___ Given information

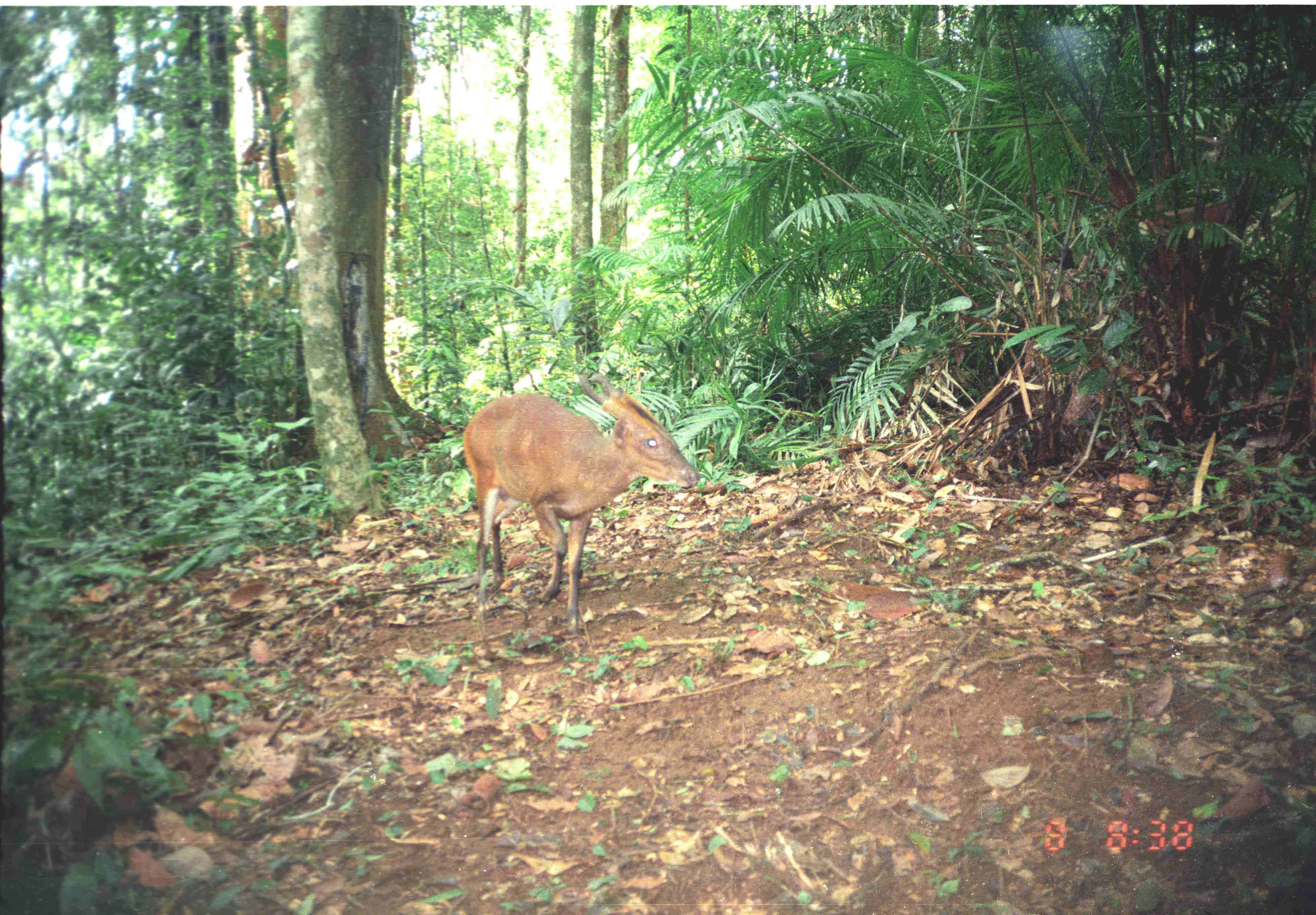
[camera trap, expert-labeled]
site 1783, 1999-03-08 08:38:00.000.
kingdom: Animalia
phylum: Chordata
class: Mammalia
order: Artiodactyla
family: Cervidae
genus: Muntiacus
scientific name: Muntiacus muntjak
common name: southern red muntjac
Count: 1.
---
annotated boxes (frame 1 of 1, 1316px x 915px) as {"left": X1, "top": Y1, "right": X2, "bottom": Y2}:
muntiacus muntjak: {"left": 460, "top": 372, "right": 699, "bottom": 641}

______

Leave out every line before the one containing "class: Mammalia". Transcribe that line and all lines after it through the end of the data above, exactly.

Written answer
class: Mammalia
order: Artiodactyla
family: Cervidae
genus: Muntiacus
scientific name: Muntiacus muntjak
common name: southern red muntjac
Count: 1.
---
annotated boxes (frame 1 of 1, 1316px x 915px) as {"left": X1, "top": Y1, "right": X2, "bottom": Y2}:
muntiacus muntjak: {"left": 460, "top": 372, "right": 699, "bottom": 641}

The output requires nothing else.